Pablo frunció el ceño.


—De acuerdo, a mí no me rompieron el corazón a la tierna edad de veinticinco años.


—Exacto. Tú no estás quemado ni eres cínico. Estás mejor preparado que yo para tratar con Paula Chaves y su zoo. Es una mujer atractiva, algo que sé que apreciarás. Debes ir a verla y hacer que recupere la cordura antes de que sus animales enloquezcan a nuestras reses.


—¿Nuestra vecina es atractiva?


—Un bombón —confirmó Pedro, llevándose unas patatas a la boca—. Lo más probable es que tú no abras los labios para soltar lo menos apropiado. Podrás convencerla de que se muestre razonable, aunque te tome por mí. De hecho, puede que os gustéis…


—Oh, no —objetó Pablo—. Es lo último que necesito ahora mismo. Tengo algo estupendo con Cathy y no pienso estropearlo. No voy a acercarme ni a un kilómetro de la casa de nuestra vecina, para que Cathy no saque la conclusión equivocada.


—Dile a Cathy que era yo —sugirió—. No sabrá reconocer la diferencia.


—Absoluta y decididamente no —se negó Pablo—. Fuiste tú quien estropeó las negociaciones con Chaves, y serás tú quien las arregle —tragó el último bocado de hamburguesa y se puso de pie—. Mientras tú lavas los platos, iré a ducharme. He quedado con Cathy para ver una película en su casa. Puedes dedicar la noche a practicar tu encanto, cortesía y diplomacia. Mañana por la noche podrás bailar en torno a la vecina, llevarle regalos y flores y hacer las paces.

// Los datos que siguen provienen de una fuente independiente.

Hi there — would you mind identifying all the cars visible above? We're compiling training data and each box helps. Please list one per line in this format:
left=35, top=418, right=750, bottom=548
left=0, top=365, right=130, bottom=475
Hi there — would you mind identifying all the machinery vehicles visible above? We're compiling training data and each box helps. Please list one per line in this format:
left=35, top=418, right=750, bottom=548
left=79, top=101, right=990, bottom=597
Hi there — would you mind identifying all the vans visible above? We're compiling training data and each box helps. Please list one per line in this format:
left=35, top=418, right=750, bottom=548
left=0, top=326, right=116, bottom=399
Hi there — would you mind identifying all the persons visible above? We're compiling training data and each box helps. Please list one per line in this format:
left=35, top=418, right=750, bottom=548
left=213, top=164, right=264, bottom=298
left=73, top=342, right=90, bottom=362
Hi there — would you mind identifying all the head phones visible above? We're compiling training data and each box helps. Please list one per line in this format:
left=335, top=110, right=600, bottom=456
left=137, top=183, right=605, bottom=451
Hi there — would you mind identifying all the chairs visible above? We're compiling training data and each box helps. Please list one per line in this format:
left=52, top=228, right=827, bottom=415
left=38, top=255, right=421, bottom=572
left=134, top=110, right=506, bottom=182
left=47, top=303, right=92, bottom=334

—¿Quieres que coquetee con el peligro? —gruñó—. ¡Ni lo sueñes!


—Es tu pelea, hermano. Tú la empezaste y eres tú quien puede ponerle fin. Yo pienso quedarme al margen —lo observó con el ceño fruncido—. Arregla el problema, ¿me oyes?


Pedro lanzó puñales por los ojos a la espalda de su hermano. El único modo de solucionar la situación era encerrar a Paula Chaves en una jaula con sus animales, para luego fletarla a un hábitat protegido que estuviera muy lejos del Rancho Rocking C.


Una hora más tarde, se relajaba en la hamaca del porche leyendo la edición del periódico local. De pronto oyó un chillido sobrenatural que le puso los pelos de la nuca de punta. «Un puma», pensó, y apretó los dientes cuando un gato salvaje gruñó en la distancia.


Más o menos a la misma hora todas las noches, la orquesta del zoo de Chaves iniciaba un alboroto que acababa con la quietud de la noche. Por la mañana supo lo que Pablo y él harían… ir a agrupar a su ganado asustado.


—¿Conquistar a la tigresa? —se preguntó en voz alta—. ¿Fingir que me gusta? Jamás.


Un inquietante rugido estalló en el crepúsculo. Pedro tiró el diario y entró en la casa. Se dijo que tenía que haber una ley en contra de perturbar la tranquilidad. Se juró que llevaría a rastras al sheriff Osborn para que escuchara esa alharaca. 


Quizá entonces consiguiera algunos resultados.